DATA RECORDS =>
****************************************

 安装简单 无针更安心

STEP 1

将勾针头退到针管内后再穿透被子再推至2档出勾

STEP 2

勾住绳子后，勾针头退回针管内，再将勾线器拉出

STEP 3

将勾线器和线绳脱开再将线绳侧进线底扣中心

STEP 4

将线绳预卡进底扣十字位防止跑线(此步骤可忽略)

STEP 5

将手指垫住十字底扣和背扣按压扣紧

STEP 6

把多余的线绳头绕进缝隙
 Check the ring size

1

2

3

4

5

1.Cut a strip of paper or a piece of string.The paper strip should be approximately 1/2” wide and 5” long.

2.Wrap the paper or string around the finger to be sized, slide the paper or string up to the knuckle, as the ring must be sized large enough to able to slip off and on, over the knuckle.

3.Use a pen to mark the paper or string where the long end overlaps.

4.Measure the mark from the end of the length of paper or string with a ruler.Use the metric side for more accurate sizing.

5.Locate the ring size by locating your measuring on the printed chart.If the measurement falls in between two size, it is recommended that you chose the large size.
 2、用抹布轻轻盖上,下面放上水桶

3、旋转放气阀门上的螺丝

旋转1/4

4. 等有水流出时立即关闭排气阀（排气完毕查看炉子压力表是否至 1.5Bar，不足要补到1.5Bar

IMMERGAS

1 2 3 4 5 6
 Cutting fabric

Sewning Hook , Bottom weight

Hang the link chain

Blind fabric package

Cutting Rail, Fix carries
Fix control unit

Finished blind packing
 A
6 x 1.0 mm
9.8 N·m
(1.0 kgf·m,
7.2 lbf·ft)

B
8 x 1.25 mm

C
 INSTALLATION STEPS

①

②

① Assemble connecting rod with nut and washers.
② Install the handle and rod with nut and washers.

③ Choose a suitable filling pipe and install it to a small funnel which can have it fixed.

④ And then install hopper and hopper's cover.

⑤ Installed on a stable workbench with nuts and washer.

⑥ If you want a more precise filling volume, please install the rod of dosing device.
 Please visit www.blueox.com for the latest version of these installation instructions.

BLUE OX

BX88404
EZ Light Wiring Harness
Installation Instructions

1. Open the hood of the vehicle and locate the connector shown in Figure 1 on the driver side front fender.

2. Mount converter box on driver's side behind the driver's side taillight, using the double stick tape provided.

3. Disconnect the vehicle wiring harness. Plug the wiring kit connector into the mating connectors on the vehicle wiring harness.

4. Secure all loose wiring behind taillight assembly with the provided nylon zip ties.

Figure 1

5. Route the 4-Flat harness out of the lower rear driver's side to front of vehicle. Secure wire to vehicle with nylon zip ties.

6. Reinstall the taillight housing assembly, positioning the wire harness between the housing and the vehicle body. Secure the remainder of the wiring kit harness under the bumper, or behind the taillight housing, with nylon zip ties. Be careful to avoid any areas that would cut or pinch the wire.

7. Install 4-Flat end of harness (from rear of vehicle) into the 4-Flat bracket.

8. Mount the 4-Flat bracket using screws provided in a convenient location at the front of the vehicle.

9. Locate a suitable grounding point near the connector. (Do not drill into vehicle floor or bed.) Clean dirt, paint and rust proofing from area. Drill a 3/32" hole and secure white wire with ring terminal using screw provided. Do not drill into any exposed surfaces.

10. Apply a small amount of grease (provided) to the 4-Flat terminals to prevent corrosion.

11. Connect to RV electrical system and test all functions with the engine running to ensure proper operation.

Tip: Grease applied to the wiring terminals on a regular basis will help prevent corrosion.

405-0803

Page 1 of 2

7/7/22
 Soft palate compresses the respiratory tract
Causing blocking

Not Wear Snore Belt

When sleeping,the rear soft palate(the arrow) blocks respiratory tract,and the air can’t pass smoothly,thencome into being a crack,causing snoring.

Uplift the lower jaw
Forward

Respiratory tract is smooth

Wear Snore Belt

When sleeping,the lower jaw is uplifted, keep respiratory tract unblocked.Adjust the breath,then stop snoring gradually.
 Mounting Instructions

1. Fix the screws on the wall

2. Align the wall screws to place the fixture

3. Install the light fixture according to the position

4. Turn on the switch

****************************************

WHAT YOU HAVE TO DO => What you give back should be exactly the lines of the data above from the line with "2. Mount converter" through the line with "5. Route the", both of those included, and nothing more.

SOLUTION FOR THIS PROBLEM =>
2. Mount converter box on driver's side behind the driver's side taillight, using the double stick tape provided.

3. Disconnect the vehicle wiring harness. Plug the wiring kit connector into the mating connectors on the vehicle wiring harness.

4. Secure all loose wiring behind taillight assembly with the provided nylon zip ties.

Figure 1

5. Route the 4-Flat harness out of the lower rear driver's side to front of vehicle. Secure wire to vehicle with nylon zip ties.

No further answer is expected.